12 hours outside that rolled tombstone, my eyes have become weary. Disillusioned by the disappointment that comes with facing retality of the famously “taled” legends of a world called Earth. I have bitten deep at the juicest fat called money, yet my tongue rebels with abhorrence for its taste. I have rubbed my skin with the purest of gold, yet my itchy spots never seize, I have drunk to the very bottom of wealth yet my thirst is never quenched.
Could it be that this quest is meaningless? But why do many keep striving hard to obtain even the tiniest fraction of this loot called wealth?
I realize my foolishness and even with the little time left before my metamorphotic transformation into a chrysalis, I will still head back to the tomb.
I don’t care how many of Pilate’s men will be standing by the entrance or how many of the clumsy feet of those women will show up to tend the corpse. I don’t care whether they will smear poisons on the corpse to end my life as a parasite without its host. In fact I don’t really care about death for I had already cursed it upon myself the moment I left that tomb.
I will return to my host and have one last bite at his tender flesh to satisfy my cravings. Or at least I will die trying to return. That is far beyond good. I would not like to have my ghosts haunt me into my chrysalis; thoughts of why I didn’t heed the warning of maggot troop 13 or the scepticism of troop 21. How could I be so foolish not to think any better. Indeed I’d rather be stomped over and killed than have those thoughts follow me into my Chrysalis.~
I have bled my pains to the last drop yet nothing seems to be any different. Maybe it’s my worry of whether or not my audience will take personal introspection into consideration, or maybe it’s because I know of another hypnotic force that hinders creatures from reaching out to God.
We call it TIME. Odd as the spell combination looks, it robs a well meaning man of his good motive and leaves nothing better than a walking corpse.

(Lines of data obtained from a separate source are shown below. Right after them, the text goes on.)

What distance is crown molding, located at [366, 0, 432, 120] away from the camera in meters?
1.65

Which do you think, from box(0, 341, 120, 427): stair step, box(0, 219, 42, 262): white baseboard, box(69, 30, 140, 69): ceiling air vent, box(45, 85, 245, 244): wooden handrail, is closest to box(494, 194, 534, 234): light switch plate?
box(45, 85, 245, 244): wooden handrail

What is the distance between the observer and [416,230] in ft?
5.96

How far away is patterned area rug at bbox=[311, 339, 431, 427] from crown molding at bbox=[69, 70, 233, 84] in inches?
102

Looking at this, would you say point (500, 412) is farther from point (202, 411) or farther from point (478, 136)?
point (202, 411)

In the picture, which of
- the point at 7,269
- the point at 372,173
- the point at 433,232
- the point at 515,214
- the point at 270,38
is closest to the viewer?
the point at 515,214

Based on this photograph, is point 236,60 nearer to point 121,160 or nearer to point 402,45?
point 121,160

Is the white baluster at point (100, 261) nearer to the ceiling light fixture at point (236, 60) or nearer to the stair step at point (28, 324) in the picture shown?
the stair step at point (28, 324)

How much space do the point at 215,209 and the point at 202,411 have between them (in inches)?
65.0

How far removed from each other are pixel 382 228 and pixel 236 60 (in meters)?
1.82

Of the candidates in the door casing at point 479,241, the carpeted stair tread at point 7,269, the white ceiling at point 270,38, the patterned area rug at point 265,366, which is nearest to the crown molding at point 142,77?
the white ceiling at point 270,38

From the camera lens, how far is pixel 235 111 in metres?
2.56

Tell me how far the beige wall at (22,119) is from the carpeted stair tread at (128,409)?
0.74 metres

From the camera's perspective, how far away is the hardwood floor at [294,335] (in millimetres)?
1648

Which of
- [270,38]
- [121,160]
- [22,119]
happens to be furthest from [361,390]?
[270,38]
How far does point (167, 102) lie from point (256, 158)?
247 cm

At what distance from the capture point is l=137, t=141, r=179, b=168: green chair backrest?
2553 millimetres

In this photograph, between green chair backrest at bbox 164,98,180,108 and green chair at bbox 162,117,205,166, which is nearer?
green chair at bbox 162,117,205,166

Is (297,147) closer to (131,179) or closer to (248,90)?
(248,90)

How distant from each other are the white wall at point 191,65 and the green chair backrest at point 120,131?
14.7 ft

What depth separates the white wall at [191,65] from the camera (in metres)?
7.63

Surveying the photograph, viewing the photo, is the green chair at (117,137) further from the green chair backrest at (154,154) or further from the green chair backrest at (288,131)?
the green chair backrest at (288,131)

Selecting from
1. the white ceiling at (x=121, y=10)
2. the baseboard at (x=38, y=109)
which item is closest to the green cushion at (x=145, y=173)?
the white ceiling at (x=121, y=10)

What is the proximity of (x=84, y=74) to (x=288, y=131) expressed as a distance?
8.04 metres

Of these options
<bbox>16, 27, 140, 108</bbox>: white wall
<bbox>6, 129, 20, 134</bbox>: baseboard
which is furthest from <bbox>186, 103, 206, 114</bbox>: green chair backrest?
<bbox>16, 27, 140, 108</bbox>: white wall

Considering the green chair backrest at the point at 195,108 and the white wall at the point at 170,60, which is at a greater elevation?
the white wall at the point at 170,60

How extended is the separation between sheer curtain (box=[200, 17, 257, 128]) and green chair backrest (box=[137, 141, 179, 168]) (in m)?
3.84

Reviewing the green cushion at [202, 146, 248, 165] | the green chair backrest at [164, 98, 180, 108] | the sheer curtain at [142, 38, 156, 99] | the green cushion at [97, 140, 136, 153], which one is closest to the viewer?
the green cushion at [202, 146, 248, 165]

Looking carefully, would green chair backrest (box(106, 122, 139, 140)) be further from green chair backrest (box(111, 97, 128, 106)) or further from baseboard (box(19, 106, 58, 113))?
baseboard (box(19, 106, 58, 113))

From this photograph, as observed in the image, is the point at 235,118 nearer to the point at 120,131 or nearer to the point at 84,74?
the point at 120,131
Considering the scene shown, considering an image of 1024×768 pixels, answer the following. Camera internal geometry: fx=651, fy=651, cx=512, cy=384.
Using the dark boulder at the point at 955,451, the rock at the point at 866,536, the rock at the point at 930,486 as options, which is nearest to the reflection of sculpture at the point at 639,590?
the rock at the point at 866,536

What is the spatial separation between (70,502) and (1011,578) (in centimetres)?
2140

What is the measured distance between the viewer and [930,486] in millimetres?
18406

By its magical swings, it hypnotizes people to sleep with one chiming “ding” and with another, it tosses off their blankets and forces them to work with its charming promise: “work my sons….. I will give you a pay check this month end” And when its gears have all turned zero, it announces a new year and raises false hopes of freedom and allows them to make resolutions which, like those of politicians, never come to pass.
Therefore knowing of its sorcery, I will gag my eyes and bud my ears and attack it to enchain its hands with chains of fortitude and locks of determination, never again to let it bring another day after this Easter, never again to let me fall back into sin. For my mind will forever keep the scars of my transgression indelibly stamped on my heart and never to be erased by Time.